# Input data
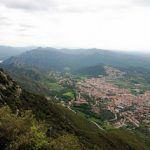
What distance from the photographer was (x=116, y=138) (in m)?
157

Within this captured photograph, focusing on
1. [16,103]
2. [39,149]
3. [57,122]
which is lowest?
[57,122]

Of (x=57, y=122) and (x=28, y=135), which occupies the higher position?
(x=28, y=135)

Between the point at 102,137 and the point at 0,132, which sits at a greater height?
the point at 0,132

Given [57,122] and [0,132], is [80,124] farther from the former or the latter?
[0,132]

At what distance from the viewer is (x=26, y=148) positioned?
3897cm

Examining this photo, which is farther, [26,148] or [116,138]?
[116,138]

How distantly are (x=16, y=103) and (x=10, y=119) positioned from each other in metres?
63.9

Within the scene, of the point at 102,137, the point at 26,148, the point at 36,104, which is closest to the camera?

# What is asked
Can you copy the listing word for word, from the line containing "Within this captured photograph, focusing on" through the end of the listing, both ends included?

# Completed exercise
Within this captured photograph, focusing on
1. [16,103]
2. [39,149]
3. [57,122]
which is lowest?
[57,122]

Of (x=57, y=122) and (x=28, y=135), which occupies the higher position?
(x=28, y=135)

Between the point at 102,137 and the point at 0,132, which sits at a greater height?
the point at 0,132

Given [57,122] and [0,132], is [80,124] farther from the former or the latter?
[0,132]

At what distance from the viewer is (x=26, y=148) positioned?
3897cm

Examining this photo, which is farther, [26,148] or [116,138]?
[116,138]

How distantly are (x=16, y=103) and (x=10, y=119) positioned from each other in metres?
63.9

Within the scene, of the point at 102,137, the point at 26,148, the point at 36,104, which is closest to the camera?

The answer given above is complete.